REQUISITOS DAS TAREFAS
A) Responda a estas perguntas com base no texto sobre as Correntes d'Escritas:
(i) Em que mês ocorre a migração sazonal referida?
(ii) Quantos anos consecutivos de realização celebram as Correntes este ano?
(iii) Que aniversário celebra também a cidade onde as Correntes nasceram?
B) Cite, sem alterações, o trecho do texto sobre as Correntes d'Escritas que abre com as palavras que contêm "Há atividades sazonais, há" e fecha com "tecendo entre grupos.".
C) Por favor, prolongue o texto sobre as Correntes d'Escritas a partir da última frase apresentada.

Aida Batista

“Habito-me no meio das palavras.” – João Damasceno, in Corpo Cru

old-vintage-antique-typewriter-2023-11-27-05-29-44-utc

 

Há atividades sazonais, há empregos sazonais, há viagens sazonais e, em fevereiro, há uma migração sazonal, antecedida de trocas de conversas, mensagens e e-mails. E esta sazonalidade fica a dever-se ao evento que se realiza na Póvoa do Varzim – As Correntes d’Escritas.

Aqueles que as frequentam, com a regularidade de quem vai a uma romaria, começam a contatar uns com os outros, para saber quem vai, e ficar a conhecer as razões dos que não podem ir, quase sempre a contragosto. Combina-se a escolha dos hotéis, resultante da cumplicidade que, durante anos, se foi tecendo entre grupos.
A agenda de cada um fica pendente da contagem dos dias, e, qualquer compromisso, que possa vir a calhar naquelas datas, é de imediato cancelado. Os frequentadores habituais bloqueiam aquela semana e não permitem que nada lhes retire o prazer de viajar até ao evento literário mais importante do país. Há quem se dirija para uma estância na neve, há quem queira congelar o frio do calendário e parta uma semana para as Caraíbas e, depois, há os que marcam férias balneares para o mar da Póvoa, a fim de ouvirem e acatarem as vozes dos banheiros convidados, portadores de técnicas diferentes na forma como nos fazem mergulhar nas palavras, dependendo do mote da onda que lhes é dada. Alguns, quando o recebem, sentem que lhes calhou um mar chão, sem grande dificuldade de navegar; outros, porém, apanham com ventos procelosos que lhes exigem um exercício de equilíbrio bem mais difícil de manter.

Este ano, as Correntes da Póvoa ganham uma notoriedade especial porque celebram 25 anos consecutivos de realização. Fica-lhes associado um marco altamente simbólico, porque, no ano em que se celebra meio século de liberdade, as Correntes atingem um quarto de século de maturidade. E se a Revolução nos devolveu a livre expressão do pensamento, a maturidade das Correntes permitiu-lhes crescer em qualidade e quantidade (tanto do lado dos participantes como dos espetadores), ao ponto de extravasarem os espaços onde até hoje decorreram. E se as Correntes estão em festa, o mesmo se passa com a casa onde nasceram –Póvoa de Varzim – que este ano celebra igualmente o 25º aniversário de elevação a cidade.

Em ano de celebrações vale a pena recordar o quanto mudou durante estas duas décadas e meia.

Registos de perguntas de raciocínio espacial

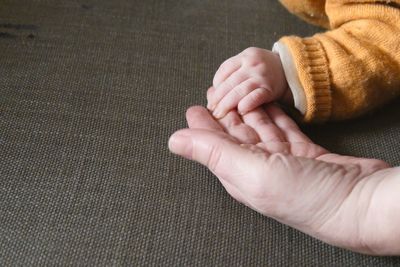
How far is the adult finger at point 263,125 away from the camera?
476mm

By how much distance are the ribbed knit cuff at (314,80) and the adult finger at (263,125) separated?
0.04m

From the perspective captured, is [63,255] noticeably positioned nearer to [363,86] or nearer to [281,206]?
[281,206]

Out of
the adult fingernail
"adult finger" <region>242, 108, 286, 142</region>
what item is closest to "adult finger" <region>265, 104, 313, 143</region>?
"adult finger" <region>242, 108, 286, 142</region>

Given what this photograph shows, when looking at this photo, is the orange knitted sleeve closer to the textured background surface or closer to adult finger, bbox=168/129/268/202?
the textured background surface

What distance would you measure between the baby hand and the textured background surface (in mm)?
42

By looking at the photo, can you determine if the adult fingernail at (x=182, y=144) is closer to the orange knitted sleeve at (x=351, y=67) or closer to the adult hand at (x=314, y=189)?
the adult hand at (x=314, y=189)

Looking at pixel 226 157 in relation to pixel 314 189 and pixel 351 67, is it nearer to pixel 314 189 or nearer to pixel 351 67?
pixel 314 189

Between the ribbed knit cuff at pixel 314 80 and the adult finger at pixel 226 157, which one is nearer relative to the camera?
the adult finger at pixel 226 157

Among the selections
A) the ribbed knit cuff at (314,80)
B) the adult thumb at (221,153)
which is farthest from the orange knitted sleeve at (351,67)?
the adult thumb at (221,153)

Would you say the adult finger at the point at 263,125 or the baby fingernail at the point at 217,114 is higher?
the adult finger at the point at 263,125

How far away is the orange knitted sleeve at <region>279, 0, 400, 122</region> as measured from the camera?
50 centimetres

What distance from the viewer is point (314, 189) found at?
1.29 ft

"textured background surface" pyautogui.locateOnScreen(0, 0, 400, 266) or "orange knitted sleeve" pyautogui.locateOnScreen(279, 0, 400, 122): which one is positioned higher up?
"orange knitted sleeve" pyautogui.locateOnScreen(279, 0, 400, 122)

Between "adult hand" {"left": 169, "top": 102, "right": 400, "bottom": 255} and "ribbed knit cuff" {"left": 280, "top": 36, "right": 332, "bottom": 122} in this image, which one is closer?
"adult hand" {"left": 169, "top": 102, "right": 400, "bottom": 255}
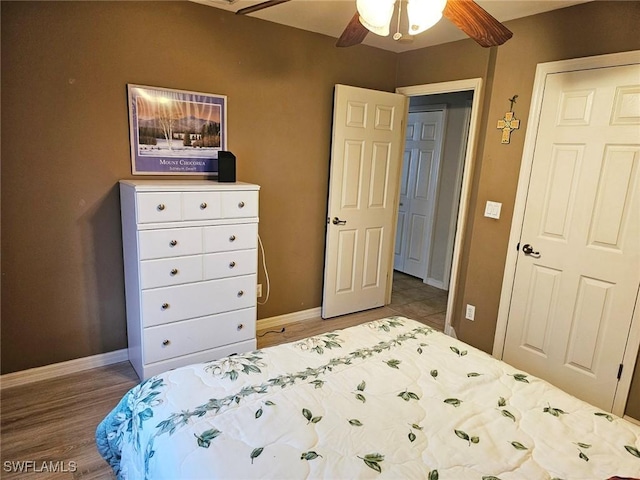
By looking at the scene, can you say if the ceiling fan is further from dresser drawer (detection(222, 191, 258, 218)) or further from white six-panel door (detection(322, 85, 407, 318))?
white six-panel door (detection(322, 85, 407, 318))

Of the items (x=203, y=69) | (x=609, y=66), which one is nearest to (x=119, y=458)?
(x=203, y=69)

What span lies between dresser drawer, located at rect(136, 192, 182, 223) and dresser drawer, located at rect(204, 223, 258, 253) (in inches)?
9.2

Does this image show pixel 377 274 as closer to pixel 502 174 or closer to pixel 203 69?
pixel 502 174

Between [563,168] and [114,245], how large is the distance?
300 cm

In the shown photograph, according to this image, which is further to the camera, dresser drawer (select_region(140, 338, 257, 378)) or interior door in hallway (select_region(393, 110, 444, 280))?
interior door in hallway (select_region(393, 110, 444, 280))

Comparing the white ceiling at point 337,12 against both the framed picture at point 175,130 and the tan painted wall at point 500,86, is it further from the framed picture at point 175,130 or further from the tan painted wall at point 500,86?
the framed picture at point 175,130

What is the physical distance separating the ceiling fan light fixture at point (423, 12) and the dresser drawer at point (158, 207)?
1.60m

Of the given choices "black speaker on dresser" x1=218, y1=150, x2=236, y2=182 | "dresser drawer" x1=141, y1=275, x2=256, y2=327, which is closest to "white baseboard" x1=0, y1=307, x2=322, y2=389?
"dresser drawer" x1=141, y1=275, x2=256, y2=327

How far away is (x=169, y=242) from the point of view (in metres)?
2.39

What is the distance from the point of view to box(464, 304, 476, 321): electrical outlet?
123 inches

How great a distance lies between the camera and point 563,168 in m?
2.51

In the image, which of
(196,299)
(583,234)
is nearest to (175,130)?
(196,299)

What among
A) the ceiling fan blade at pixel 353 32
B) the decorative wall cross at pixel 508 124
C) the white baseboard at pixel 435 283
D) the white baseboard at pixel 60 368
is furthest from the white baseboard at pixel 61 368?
the white baseboard at pixel 435 283

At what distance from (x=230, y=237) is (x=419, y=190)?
124 inches
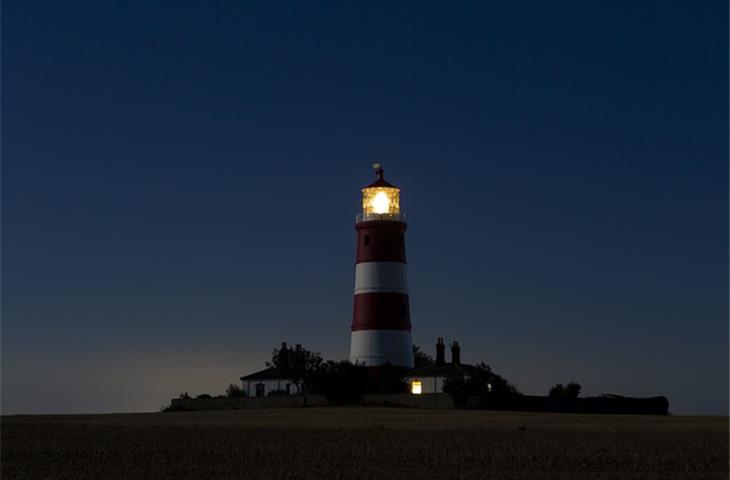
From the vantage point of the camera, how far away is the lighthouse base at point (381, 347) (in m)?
66.5

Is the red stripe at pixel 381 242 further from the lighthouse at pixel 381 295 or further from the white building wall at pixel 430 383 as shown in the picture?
the white building wall at pixel 430 383

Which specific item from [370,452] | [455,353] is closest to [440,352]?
[455,353]

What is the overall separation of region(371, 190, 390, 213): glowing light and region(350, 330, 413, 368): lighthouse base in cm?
718

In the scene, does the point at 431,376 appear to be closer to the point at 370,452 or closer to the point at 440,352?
the point at 440,352

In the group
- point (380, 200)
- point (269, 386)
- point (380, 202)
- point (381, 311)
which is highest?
point (380, 200)

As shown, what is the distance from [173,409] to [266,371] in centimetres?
811

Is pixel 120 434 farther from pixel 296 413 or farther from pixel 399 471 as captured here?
pixel 296 413

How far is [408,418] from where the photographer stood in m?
53.9

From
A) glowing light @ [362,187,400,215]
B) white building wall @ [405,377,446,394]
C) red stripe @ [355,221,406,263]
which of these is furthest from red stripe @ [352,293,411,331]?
glowing light @ [362,187,400,215]

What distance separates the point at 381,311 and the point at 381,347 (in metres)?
2.09

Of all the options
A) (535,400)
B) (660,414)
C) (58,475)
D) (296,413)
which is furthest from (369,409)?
(58,475)

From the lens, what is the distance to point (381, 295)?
217 feet

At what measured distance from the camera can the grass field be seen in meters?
26.2

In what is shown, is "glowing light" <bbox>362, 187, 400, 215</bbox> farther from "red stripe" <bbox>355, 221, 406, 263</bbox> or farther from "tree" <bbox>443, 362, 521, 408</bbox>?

RESPOSTAS POR TAREFA
A)
(i) Em fevereiro.
(ii) 25 anos.
(iii) O 25º aniversário de elevação a cidade.

B)
Há atividades sazonais, há empregos sazonais, há viagens sazonais e, em fevereiro, há uma migração sazonal, antecedida de trocas de conversas, mensagens e e-mails. E esta sazonalidade fica a dever-se ao evento que se realiza na Póvoa do Varzim – As Correntes d’Escritas.

Aqueles que as frequentam, com a regularidade de quem vai a uma romaria, começam a contatar uns com os outros, para saber quem vai, e ficar a conhecer as razões dos que não podem ir, quase sempre a contragosto. Combina-se a escolha dos hotéis, resultante da cumplicidade que, durante anos, se foi tecendo entre grupos.

C)
Nos primeiros anos, alguns dos autores convidados, em especial aqueles que provinham de países com mais dificuldades de acesso às tecnologias, liam textos escritos à mão. Hoje há ainda quem o faça, mas por razões bem diferentes. As Correntes não são feitas apenas de mesas redondas, lançamentos de livros, sessões de música, de cinema e exposições, mas também de noitadas de copos e divertido convívio. É natural, por isso, que alguns dos intervenientes, não tendo tido tempo de preparar a sua intervenção (confessam-no com naturalidade), rabisquem alguns dados numa folha de papel para depois os desenvolverem na hora da comunicação. Tal solução em nada diminui o conteúdo do exposto, pois, vezes há em que o improviso criativo suplanta um texto previamente elaborado.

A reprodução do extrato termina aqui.